Friday, April 20, 2007

Statistics are not always the blame!

My current MBA student Brenda Martineau showed me a March 15, 2007 article in the Wall Street Journal entitled Stupid Cancer Statistics. Makes you almost think that once again someone is abusing statistics -- but wait! A closer look reveals that the real culprit is not the "mathematical models", but rather the variable that is being measured and analyzed!

According to the article, the main fault is in measuring (and modeling) mortality rate in order to determine the usefulness of breast cancer early screening. Women who get diagnosed early (before the cancer escapes the lung) do not necessarily live longer than those who do not get diagnosed. But their quality of life is much improved. Therefore, the author explaines, the real measure should be quality of life. If I understand this correctly, this really has nothing to do with "faulty statistics", but rather with the choice of measurement to analyze!

In short, although a popular habit, you can't always blame all statistical models all the time...


Scott said...

I found this post particularly interesting because I spent part of my summer internship evaluating the clinical endpoints of major oncology clinical trials. The data I looked at was far less concerned with mortality, siding in favor of endpoints like Progression Free Survival (PFS), Disease Free Survival (DFS), Time to Progression (TTP), Overall Survival and Objective Response Rate (ORR) to name a few. The near countless nuances that can skew each of these endpoints, rendering them “Not statistically validated as surrogate for survival in all settings” according to the FDA, can arise from prior treatments, differences in quality of diagnostic device/kit (reproducibility, reliability and interpretation of diagnostic data is a whole other bag of worms itself) or improvements to supportive care. More so than even picking the right variables this process is convoluted by the extremely difficult nature of running and analyzing oncology survival studies that include long-term follow up periods. Also, keeping in mind the importance of the toxicity profile of a particular therapeutic as well as cost (something that has skyrocketed with the advent of molecular targeted therapies like Avastin, Rituxan and Herceptin (each of which can cost a patient upwards of $100,000 per year or more)). Efficacy and cost are two extremely important factors when evaluating a treatment onthe basis of QALY (quality-adjusted life year), a measure used in the UK to capture treatment effectiveness and overall cost-effectiveness.
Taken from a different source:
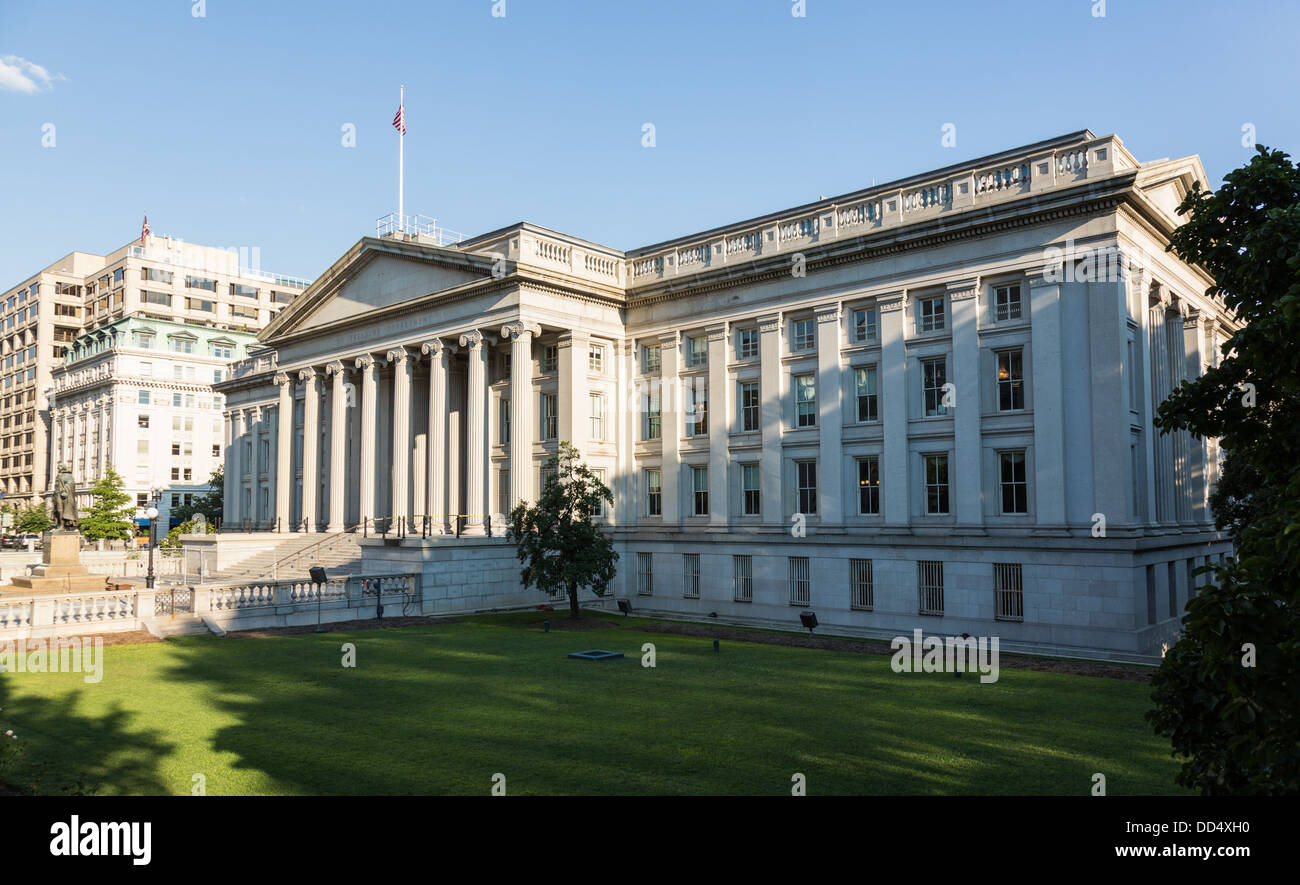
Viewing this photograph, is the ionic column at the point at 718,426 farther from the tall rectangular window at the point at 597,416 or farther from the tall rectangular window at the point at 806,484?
the tall rectangular window at the point at 597,416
On a side note, I did stumble upon a 2008 on-line article titled “Data mining of cancer vaccine trials: a bird's-eye view” ( To quote their conclusion, “We have developed a data mining approach that enables rapid extraction of complex data from the major clinical trial repository. Summarization and visualization of these data represents a cost-effective means of making informed decisions about future cancer vaccine clinical trials.” Of particular interest given some of the recent news on the cancer vaccine front with regards to Gardisil (HPV) and more recently Dendreon’s Provenge (Prostate Cancer).

Galit Shmueli said...

Thanks for your comment Scott. Deciding what to measure is such an important step in medical studies as in other fields (e.g., economics). Measuring "quality of life" has so many aspects to it, as the concept of Gross National Happiness implies. For instance, it was found that happiness is correlated with perceived health and uncorrelated with actual health! (see Harvard president Bok interviewed by Charlie Rose).

The article that you mentioned highlights an interesting use of the term "data mining": It focuses solely on data extraction and visualization, without any supervised or unsupervised algorithms/methods being used. Although I like the study (nice use of Spotfire!), it really falls more under "business intelligence" than "data mining".